Records drawn from a dataset:
-*-

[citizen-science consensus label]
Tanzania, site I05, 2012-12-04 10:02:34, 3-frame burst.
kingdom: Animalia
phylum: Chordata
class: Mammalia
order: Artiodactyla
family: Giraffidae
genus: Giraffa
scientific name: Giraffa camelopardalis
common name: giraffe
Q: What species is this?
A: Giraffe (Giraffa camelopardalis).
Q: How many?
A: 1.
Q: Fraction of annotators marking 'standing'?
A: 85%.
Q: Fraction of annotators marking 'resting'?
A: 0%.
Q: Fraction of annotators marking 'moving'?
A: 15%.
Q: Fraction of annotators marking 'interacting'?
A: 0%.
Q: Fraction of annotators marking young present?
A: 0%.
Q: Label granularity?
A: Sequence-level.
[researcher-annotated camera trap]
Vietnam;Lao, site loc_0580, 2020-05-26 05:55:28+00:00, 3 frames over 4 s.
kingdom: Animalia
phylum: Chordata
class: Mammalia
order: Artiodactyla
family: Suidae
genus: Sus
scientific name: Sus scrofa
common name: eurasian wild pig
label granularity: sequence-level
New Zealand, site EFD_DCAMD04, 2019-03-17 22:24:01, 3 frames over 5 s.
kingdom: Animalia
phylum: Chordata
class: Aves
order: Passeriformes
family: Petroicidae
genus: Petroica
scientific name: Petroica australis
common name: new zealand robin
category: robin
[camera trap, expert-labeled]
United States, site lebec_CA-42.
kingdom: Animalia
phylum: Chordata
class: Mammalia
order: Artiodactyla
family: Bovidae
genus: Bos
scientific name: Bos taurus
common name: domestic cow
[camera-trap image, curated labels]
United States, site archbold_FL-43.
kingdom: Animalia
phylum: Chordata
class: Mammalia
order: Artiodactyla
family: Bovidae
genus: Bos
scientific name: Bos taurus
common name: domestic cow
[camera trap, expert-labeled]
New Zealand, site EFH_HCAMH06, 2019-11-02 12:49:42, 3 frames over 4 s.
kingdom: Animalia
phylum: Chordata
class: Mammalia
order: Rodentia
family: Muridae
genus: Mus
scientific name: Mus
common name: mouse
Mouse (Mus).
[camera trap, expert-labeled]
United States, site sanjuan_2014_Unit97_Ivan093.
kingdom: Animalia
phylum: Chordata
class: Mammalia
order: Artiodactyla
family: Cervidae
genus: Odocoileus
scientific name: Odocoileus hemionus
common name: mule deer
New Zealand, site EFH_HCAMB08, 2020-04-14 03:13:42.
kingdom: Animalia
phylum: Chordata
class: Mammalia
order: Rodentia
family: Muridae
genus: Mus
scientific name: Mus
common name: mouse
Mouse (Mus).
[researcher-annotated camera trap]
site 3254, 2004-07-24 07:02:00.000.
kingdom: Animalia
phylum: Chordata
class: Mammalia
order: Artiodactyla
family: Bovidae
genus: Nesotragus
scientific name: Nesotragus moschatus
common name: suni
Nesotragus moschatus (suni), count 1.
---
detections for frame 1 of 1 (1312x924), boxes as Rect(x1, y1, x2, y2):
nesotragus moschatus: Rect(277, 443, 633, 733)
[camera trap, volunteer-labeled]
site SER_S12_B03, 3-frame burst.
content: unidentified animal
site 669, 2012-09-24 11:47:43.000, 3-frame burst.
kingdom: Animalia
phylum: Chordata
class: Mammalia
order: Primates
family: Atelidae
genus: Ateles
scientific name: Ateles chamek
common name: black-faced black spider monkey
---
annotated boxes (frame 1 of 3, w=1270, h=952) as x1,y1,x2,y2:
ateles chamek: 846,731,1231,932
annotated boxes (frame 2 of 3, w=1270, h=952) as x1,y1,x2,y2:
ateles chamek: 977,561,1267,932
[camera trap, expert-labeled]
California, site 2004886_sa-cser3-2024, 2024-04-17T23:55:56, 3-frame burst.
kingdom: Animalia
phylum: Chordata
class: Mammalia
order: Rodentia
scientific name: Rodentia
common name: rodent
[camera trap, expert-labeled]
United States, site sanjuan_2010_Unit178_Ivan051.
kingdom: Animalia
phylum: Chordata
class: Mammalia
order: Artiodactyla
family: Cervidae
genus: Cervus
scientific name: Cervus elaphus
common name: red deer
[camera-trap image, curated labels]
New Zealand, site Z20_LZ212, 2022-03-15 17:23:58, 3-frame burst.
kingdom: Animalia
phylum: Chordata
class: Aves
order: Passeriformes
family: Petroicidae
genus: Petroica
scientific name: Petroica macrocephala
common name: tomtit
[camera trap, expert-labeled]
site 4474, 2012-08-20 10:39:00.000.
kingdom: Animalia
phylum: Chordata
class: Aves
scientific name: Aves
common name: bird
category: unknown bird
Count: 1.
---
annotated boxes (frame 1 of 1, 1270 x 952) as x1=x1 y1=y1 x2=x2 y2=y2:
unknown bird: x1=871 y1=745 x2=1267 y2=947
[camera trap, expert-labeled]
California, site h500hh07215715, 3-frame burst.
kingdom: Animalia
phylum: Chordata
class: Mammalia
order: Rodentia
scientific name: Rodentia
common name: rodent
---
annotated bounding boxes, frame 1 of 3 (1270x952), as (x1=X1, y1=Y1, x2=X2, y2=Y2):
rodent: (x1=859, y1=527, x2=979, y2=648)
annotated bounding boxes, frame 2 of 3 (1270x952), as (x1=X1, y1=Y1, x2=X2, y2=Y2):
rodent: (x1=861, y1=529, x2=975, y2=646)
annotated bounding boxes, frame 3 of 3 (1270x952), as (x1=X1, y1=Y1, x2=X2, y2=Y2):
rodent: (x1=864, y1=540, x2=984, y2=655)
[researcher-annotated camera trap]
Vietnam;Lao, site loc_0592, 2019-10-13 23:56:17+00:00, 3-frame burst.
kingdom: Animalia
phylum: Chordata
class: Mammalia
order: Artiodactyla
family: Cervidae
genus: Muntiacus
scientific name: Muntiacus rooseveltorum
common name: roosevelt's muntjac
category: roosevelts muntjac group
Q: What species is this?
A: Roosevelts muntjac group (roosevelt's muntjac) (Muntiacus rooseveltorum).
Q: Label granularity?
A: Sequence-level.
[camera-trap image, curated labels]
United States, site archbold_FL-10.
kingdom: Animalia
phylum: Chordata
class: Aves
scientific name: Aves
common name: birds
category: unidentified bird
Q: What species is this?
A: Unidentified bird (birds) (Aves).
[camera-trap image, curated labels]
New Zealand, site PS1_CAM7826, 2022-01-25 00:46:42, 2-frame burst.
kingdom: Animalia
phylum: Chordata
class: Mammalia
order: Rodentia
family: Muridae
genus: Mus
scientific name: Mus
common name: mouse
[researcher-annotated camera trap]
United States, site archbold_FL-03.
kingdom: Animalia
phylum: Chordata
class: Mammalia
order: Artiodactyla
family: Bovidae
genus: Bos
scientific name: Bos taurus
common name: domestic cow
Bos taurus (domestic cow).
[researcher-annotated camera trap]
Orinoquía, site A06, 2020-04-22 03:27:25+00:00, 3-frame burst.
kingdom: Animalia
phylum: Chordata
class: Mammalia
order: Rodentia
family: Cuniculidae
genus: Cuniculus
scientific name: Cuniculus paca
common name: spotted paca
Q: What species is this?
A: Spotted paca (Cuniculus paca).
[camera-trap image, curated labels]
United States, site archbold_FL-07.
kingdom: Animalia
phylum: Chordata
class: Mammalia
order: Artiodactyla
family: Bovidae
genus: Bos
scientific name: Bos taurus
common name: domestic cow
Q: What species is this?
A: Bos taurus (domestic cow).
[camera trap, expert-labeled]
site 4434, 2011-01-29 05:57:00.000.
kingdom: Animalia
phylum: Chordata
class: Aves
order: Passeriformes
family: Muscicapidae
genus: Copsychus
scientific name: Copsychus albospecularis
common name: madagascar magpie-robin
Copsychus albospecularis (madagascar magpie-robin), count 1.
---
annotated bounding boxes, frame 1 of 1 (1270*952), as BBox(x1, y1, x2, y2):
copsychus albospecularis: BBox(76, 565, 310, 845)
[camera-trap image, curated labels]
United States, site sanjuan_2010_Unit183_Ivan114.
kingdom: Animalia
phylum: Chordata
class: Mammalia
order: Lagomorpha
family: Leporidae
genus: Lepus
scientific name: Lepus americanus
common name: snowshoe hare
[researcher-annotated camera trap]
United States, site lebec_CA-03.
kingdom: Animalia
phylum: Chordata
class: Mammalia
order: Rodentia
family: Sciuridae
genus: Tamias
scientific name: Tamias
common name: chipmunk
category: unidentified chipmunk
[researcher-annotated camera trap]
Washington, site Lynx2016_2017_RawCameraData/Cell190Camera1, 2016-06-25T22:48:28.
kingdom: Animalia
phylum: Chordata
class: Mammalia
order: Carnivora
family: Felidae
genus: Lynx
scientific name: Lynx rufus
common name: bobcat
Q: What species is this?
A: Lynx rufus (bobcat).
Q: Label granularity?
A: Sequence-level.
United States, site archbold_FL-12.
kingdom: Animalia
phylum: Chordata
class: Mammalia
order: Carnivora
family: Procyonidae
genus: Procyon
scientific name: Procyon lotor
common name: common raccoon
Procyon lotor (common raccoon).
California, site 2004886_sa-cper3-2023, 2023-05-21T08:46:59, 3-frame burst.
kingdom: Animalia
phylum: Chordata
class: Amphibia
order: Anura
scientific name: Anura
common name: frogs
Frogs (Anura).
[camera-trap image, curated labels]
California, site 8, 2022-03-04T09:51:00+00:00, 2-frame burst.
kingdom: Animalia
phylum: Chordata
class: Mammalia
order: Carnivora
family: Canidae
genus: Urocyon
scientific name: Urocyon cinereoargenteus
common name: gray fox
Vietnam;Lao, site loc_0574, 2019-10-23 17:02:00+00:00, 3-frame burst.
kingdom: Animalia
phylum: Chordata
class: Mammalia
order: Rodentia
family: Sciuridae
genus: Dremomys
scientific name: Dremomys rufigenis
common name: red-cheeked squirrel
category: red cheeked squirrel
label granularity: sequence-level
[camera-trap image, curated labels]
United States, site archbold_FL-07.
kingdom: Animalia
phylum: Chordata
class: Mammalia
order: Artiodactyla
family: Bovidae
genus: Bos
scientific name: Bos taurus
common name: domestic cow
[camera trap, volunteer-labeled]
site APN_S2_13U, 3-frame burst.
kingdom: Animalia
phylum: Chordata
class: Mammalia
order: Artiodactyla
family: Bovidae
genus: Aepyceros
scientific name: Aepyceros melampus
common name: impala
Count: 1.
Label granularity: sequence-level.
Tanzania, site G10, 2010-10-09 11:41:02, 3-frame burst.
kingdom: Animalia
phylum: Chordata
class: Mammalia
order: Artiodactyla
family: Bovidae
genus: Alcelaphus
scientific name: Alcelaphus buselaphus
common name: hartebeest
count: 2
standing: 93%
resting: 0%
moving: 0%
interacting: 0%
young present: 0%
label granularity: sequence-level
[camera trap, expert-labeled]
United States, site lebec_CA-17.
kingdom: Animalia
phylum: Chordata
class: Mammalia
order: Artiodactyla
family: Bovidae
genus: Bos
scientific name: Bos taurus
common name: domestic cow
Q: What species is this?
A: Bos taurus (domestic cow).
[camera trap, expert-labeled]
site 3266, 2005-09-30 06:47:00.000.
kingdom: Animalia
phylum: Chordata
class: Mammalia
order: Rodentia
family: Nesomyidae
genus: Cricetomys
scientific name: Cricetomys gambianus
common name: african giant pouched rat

-*-

TASK OBJECTIVE:
Go through the entries and count the lines where the word "category" appears; give only the count.

RESULT FOR THIS TASK:
6